Only 1 in 4 Gazans would vote for Hamas now

The West Bank and Gaza Strip have been politically divided since June 2007 when Hamas, after winning Palestinian legislative elections in 2006, violently seized control of the Gaza Strip and routed Fatah-led Palestinian Authority (PA) forces loyal to current Palestinian President Mahmoud Abbas.

Israel and Egypt subsequently sealed their borders with Gaza, allowing only a trickle of food and humanitarian aid into the territory for the past two years. Since then, the governments of both countries have said the creation of a coalition that puts PA forces in control of the Gaza side of the crossings would persuade them to lift the blockade.

But five rounds of Egyptian-mediated reconciliation talks in Cairo over the past four months have failed to produce an agreement that would pave the way for a Palestinian unity government. A recent spate of clashes between PA security forces and members of Hamas's military wing that left eight dead in the northern West Bank town of Qalqilya is likely to make a Hamas-Fatah accord even more elusive.

And while the parties squabble, Hamas's popularity appears to be dropping.

= Excerpted data =

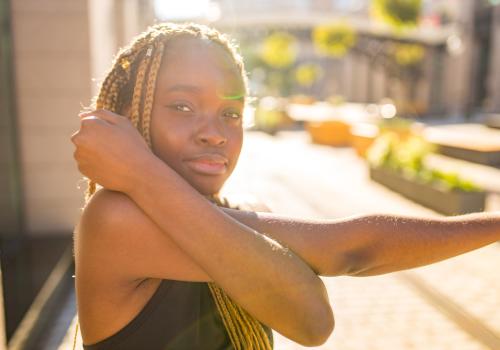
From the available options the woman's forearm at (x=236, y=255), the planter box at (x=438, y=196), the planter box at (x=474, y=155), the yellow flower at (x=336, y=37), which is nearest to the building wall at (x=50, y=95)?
the woman's forearm at (x=236, y=255)

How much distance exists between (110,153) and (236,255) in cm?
32

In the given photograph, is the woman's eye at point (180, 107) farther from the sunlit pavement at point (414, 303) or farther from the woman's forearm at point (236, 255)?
the sunlit pavement at point (414, 303)

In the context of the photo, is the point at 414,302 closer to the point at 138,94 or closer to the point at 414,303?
the point at 414,303

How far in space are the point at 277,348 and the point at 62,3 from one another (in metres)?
4.82

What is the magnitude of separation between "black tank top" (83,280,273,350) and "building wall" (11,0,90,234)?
17.8 feet

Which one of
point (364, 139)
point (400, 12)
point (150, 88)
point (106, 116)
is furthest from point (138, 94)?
point (400, 12)

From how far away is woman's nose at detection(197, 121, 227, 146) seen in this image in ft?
3.98

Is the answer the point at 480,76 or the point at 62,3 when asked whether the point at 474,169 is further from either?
the point at 480,76

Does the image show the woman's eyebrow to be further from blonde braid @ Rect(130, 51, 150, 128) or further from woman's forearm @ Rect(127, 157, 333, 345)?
woman's forearm @ Rect(127, 157, 333, 345)

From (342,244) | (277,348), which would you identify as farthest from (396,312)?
(342,244)

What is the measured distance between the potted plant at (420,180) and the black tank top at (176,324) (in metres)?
7.48

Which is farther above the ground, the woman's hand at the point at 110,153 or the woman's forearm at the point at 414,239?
the woman's hand at the point at 110,153

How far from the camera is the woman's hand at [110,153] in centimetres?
98

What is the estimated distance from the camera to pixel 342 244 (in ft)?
3.43
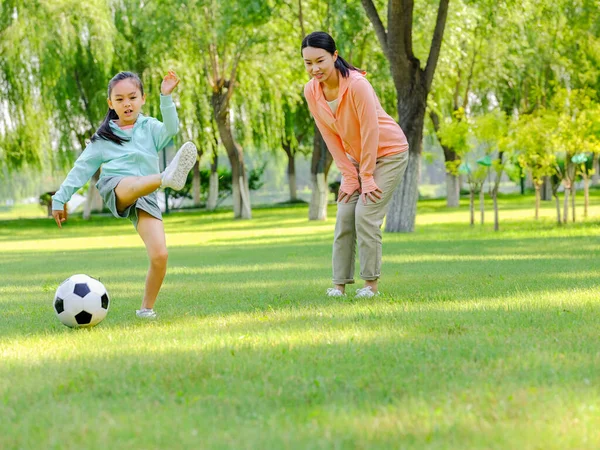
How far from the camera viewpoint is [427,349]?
4.88m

= Activities =
a) In the article about Hamas and Gaza, how many people were left dead by the clashes in Qalqilya?
b) Write a continuation of the article about Hamas and Gaza, picking up right after its final sentence.

= Answer list =
a) Eight people were left dead.

b)
According to a poll conducted by the West Bank-based Bir Zeit University in May, just 23 percent of Palestinians in Gaza would vote for Hamas in a new parliamentary election, as opposed to the 37 percent who said they would opt for the Abbas-led Fatah movement. Nearly two-thirds of Palestinians in both territories believe a Hamas victory in future elections would lead to a tightening of the blockade, says another survey published by the Palestinian Center for Survey and Policy Research (PCSR).

"People who voted for Hamas did not know their real policies. And if they knew the consequences of these policies, they wouldn't have voted for them," says Abu Khaled, a Gaza City shop owner.

"It is not simply their duty to stay in power because they were elected, but to protect the interests of the Palestinian people," he says. "And that doesn't mean shooting rockets, but making sure we live decent lives."

Ahmed Yusuf, adviser to deposed Hamas Prime Minister Ismail Haniyeh, says he agrees that Palestinian unity needs to move forward in order to improve the daily lives of Gazans, but dismisses reports his Islamist movement is losing support among the local population.

"The division between the West Bank and Gaza certainly deteriorates the situation. It's our obligation, here and in Ramallah, to unify the people, reconcile our rift, and create a transitional government to prepare for the next election," says Mr. Yusuf.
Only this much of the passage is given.